Stored items:
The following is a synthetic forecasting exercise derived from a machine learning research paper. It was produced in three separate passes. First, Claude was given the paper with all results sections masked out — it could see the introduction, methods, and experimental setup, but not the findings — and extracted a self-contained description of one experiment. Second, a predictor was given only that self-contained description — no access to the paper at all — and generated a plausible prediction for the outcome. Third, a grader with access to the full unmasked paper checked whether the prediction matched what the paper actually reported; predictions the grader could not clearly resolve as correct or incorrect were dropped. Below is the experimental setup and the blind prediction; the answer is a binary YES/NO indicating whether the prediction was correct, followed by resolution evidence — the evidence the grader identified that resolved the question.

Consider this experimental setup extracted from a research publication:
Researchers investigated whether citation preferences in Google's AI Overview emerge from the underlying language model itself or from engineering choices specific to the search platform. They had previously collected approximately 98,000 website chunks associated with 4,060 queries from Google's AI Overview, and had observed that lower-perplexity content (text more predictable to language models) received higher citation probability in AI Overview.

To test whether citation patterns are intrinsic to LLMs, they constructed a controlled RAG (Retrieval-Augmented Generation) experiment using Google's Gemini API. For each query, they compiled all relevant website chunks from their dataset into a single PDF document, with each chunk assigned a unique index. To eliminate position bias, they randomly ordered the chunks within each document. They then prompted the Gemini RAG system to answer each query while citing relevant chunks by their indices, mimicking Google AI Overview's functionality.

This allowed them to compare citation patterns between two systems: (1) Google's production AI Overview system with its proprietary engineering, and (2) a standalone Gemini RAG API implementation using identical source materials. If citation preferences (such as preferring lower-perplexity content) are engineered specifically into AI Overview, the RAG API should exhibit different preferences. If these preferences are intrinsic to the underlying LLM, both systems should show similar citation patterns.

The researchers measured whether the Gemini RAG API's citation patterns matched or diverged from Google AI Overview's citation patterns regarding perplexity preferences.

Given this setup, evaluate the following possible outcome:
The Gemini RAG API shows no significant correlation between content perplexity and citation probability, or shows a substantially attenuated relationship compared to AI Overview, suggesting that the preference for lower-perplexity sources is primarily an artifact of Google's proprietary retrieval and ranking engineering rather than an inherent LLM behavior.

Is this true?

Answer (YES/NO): NO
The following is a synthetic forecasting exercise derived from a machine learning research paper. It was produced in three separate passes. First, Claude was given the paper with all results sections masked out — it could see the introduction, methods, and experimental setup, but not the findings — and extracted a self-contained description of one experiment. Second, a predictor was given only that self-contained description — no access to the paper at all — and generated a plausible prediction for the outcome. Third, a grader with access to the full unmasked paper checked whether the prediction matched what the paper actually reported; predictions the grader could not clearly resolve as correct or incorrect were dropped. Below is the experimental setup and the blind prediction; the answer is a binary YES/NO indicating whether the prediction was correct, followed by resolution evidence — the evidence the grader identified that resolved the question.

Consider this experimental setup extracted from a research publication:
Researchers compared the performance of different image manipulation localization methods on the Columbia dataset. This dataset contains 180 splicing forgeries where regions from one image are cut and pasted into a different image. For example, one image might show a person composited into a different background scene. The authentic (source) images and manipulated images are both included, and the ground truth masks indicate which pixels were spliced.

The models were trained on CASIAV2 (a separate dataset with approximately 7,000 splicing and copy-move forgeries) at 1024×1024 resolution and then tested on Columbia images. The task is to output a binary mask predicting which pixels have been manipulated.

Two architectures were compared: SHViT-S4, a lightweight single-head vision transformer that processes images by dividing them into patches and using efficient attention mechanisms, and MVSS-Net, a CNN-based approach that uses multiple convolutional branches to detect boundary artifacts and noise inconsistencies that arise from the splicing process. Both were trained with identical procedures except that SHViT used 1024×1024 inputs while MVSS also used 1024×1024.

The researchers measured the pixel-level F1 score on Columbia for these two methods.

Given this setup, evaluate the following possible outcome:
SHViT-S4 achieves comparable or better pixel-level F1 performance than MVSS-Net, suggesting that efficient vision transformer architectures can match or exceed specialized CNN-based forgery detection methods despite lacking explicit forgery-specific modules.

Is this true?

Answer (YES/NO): YES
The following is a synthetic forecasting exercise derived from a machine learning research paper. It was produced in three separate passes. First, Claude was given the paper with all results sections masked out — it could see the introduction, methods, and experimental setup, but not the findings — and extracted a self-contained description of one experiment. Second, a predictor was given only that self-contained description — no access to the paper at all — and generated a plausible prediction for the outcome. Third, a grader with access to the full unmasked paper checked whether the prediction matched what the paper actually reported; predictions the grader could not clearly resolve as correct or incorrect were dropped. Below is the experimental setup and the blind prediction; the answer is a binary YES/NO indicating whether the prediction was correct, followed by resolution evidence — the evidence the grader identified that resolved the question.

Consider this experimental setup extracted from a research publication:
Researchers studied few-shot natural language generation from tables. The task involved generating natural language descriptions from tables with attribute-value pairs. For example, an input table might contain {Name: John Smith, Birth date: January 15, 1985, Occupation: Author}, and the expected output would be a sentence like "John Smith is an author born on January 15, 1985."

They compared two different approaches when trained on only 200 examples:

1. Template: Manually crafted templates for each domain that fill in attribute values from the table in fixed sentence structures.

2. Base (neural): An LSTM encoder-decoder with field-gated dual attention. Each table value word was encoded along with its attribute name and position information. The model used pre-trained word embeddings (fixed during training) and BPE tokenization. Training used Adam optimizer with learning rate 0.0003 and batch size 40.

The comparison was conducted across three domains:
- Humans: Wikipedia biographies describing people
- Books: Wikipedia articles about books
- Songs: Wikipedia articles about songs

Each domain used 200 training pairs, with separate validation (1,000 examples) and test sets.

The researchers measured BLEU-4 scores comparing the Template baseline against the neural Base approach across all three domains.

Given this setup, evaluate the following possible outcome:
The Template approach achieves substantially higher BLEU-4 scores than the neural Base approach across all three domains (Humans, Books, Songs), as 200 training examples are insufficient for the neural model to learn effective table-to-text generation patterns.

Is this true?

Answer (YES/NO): YES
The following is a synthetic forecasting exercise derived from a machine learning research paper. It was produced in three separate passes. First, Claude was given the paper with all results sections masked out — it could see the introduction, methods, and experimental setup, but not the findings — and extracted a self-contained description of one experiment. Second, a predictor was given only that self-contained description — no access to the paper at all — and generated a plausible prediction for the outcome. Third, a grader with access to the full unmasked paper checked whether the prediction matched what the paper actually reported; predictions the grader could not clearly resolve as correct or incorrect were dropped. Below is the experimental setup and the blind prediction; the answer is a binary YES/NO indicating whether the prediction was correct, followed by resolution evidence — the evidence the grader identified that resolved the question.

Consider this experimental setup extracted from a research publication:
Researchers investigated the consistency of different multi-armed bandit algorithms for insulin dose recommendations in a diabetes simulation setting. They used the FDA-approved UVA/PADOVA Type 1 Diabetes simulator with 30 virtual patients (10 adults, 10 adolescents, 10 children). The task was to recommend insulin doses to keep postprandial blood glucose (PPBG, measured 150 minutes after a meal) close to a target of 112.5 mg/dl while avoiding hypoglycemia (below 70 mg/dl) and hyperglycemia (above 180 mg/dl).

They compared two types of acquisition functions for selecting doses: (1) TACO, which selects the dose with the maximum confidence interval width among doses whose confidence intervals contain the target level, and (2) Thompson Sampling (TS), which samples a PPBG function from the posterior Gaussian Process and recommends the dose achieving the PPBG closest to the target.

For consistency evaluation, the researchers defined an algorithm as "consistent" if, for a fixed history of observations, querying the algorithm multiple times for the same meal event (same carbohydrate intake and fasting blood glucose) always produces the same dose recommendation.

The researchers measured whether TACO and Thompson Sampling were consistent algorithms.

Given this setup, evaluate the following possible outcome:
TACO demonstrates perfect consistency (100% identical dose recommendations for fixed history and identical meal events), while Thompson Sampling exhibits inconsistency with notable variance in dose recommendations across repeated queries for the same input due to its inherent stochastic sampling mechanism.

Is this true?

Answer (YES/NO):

[TASK GOAL]:
Locate the word "same" in the records and collect each line it appears in.

[COMPLETED EXERCISE]:
For consistency evaluation, the researchers defined an algorithm as "consistent" if, for a fixed history of observations, querying the algorithm multiple times for the same meal event (same carbohydrate intake and fasting blood glucose) always produces the same dose recommendation.
TACO demonstrates perfect consistency (100% identical dose recommendations for fixed history and identical meal events), while Thompson Sampling exhibits inconsistency with notable variance in dose recommendations across repeated queries for the same input due to its inherent stochastic sampling mechanism.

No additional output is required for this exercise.